Financial services

Riddle of how to make hedge funds comply with Islamic rules

By James Mackintosh and David Oakley

Published: June 19 2008 03:00 | Last updated: June 19 2008 03:00

Hedge funds are at the heart of a debate raging between Islamic scholars over whether their practices – particularly short-selling – can be squared with prohibitions on paying interest and on gharar , sales where the value is uncertain. Followers of Islam have increasingly managed to square these injunctions with buying bonds structured to avoid paying interest, with bank accounts and with mortgages. Now financiers are trying to convince the devout to put millions of dollars into hedge funds, extending rules originally used by merchants in order to simulate the effect of short-selling, borrowing shares to sell in an effort to profit from a fall in the price. “There’s a changing preference towards sharia compliance,” said Bindesh Shah, co-founder of Amiri Capital, a London manager preparing to launch an Islamic fund of hedge funds. “We definitely think it is going to be in the tens of billions of dollars for alternative investments that are sharia-compliant.”

So far, though, it has been slow going for the handful of hedge funds that claim to meet Islamic law. Investors have proven less willing to part with their cash than hoped, while there is a debate raging about the methods used to get around strictures on selling something one does not own – the heart of short-selling. The first suite of sharia-compliant hedge funds was launched 18 months ago using a platform from broker Fimat, now NewEdge, and has just under $100m, thanks to a seed investment by NCB Capital, part of Saudi Arabia’s National Commercial Bank. Philippe Teilhard de Chardin, head of prime brokerage at NewEdge, says expansion is “much slower than hoped”. “Interest is there, but I can’t say honestly that there’s a massive influx of billions of dollars of sharia-compliant money,” he said. He attributes this in part to the small number of funds available, which makes diversification impossible. But he says six more funds are in the process of joining the NewEdge platform, to add to four active funds already available, which he hopes will attract investors by allowing them to spread their risk.
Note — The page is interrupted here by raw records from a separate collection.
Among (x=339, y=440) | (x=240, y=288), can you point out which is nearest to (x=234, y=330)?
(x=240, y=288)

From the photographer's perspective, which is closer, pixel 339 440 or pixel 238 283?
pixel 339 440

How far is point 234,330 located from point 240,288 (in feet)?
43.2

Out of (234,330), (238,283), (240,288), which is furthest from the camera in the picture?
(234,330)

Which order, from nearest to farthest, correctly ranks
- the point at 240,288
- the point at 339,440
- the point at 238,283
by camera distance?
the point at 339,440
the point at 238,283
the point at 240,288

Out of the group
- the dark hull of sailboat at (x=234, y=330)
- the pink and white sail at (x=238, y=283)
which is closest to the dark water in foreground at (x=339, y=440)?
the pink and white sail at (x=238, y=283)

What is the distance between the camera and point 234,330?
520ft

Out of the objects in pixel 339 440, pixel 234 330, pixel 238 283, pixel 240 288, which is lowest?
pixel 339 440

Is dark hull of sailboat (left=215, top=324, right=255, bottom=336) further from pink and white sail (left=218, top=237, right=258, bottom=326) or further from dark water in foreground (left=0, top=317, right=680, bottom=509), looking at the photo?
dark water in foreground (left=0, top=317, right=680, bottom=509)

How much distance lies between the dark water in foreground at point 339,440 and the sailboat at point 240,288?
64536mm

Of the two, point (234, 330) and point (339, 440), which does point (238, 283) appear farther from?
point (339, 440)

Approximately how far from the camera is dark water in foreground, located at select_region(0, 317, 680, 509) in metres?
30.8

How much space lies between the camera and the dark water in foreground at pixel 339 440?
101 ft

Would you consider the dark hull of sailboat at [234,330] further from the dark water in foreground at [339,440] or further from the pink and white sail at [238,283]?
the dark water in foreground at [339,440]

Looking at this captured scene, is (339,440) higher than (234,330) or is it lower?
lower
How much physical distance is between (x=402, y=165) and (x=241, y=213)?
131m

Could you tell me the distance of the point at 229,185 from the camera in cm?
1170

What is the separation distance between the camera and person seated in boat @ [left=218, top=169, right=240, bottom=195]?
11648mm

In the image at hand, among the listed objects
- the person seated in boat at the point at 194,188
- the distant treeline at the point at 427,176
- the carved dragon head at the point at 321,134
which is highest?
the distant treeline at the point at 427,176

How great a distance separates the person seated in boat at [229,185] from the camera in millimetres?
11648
The arrival of Barclays Capital, which will today announce the launch of a sharia platform with five big-name managers and $250m from an arm of the Dubai government, could help. “There’s no doubt at all that the markets are substantial,” said David Rutledge, chief executive of the Dubai Multi Commodities Centre, which has invested the money through a new fund of funds set up jointly with Aim-listed Shariah Capital. Certainly, Islamic finance has grown dramatically, soaring fourfold to an estimated $800bn since 2000 as Islamic banking, bonds and mutual funds hit the mainstream.

However, bankers and analysts are divided over whether Islamic versions of hedge funds can repeat the success of other products, given that religious laws ban speculation and gambling. Scholars, the arbiters of what constitutes an Islamic-compliant product, have begun to accept investment in hedge funds if they are for hedging purposes, but not if they are seeking to speculate or gamble. Khalid Howladar, senior credit officer at Moody’s, said: “I would propose it is difficult to distance hedge funds from speculation, and while many scholars accept the need for risk management and hedging, the financial tools applied are often the same. For the scholar, the tough element will be assessing the compliance of strategy – is hedge fund investing for profit and hedging or is it pure speculation/gambling?”
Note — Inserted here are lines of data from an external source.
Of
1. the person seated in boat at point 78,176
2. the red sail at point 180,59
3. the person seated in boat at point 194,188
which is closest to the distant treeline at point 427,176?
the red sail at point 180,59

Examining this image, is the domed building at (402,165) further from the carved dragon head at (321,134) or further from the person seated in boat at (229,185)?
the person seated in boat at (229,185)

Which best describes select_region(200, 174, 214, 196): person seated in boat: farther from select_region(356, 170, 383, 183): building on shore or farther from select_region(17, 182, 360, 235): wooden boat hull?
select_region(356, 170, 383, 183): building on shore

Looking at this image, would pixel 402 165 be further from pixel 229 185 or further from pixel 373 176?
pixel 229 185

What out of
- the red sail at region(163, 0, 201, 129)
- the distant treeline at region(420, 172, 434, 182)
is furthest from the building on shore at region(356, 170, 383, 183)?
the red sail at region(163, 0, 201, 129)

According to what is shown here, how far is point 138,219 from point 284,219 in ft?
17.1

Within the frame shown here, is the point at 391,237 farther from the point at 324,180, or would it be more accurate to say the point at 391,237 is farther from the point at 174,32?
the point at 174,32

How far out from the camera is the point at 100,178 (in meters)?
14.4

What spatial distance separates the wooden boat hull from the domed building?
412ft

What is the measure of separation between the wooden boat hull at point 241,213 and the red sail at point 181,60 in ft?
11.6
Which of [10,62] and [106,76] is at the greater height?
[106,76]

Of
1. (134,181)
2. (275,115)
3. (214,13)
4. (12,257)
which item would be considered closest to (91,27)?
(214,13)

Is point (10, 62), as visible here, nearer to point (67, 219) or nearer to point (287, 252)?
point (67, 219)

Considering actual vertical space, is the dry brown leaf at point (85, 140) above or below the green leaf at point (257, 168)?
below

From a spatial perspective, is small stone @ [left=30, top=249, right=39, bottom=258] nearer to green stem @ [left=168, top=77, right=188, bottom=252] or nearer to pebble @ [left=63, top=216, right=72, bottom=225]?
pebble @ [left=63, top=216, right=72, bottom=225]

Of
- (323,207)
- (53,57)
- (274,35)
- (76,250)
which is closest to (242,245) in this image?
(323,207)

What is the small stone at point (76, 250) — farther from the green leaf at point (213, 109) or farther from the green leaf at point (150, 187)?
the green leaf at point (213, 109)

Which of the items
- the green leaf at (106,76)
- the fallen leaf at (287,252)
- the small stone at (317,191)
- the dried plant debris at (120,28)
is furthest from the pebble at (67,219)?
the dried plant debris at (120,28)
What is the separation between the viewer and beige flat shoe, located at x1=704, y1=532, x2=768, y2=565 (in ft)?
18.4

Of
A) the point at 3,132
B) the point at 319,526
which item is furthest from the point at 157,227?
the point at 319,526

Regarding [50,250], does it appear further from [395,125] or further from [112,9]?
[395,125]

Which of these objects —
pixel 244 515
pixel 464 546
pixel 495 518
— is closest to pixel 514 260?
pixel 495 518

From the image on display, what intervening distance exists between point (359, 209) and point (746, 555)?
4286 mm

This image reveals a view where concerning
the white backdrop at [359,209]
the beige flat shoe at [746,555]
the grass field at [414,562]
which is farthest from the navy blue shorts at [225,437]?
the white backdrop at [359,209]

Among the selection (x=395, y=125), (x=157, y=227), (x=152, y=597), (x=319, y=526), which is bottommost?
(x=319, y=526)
Barclays, NewEdge and Amiri – which uses Lehman as prime broker – all believe they can get round the problem, using salam , arbun or wa’ad contracts, and have impressive line-ups of Islamic scholars on their side. But all also question whether the methods used by their rivals meet the strict criteria, even as they dismiss questions on whether their method of mimicking short-selling amounts to the promotion of form over substance. “That’s really a philosophical debate,” says Mr Rutledge. “That’s not to say it is not a valid debate but you can’t deny the reality of the industry. There are millions of people out there, trillions of dollars, that want to be invested according to Islamic principles. It is a question of the customer being right.” The problem for the (overwhelmingly Christian) promotors of sharia-compliant hedge funds is that each major institutional investor has its own board of Islamic scholars. There is no central authority in Islam, and on questions at the cutting edge of financial theology they often disagree. “There’s definitely a fluid debate about the acceptability of certain contracts for short replication techniques,” Mr Shah says. What all agree on is that the funds may not invest in or short companies too reliant on interest payments, or which pay a lot of interest, or in those operating in banned areas such as pork, gambling or alcohol. That means the hedge funds on Barclays’ new platform cannot invest in the bank itself.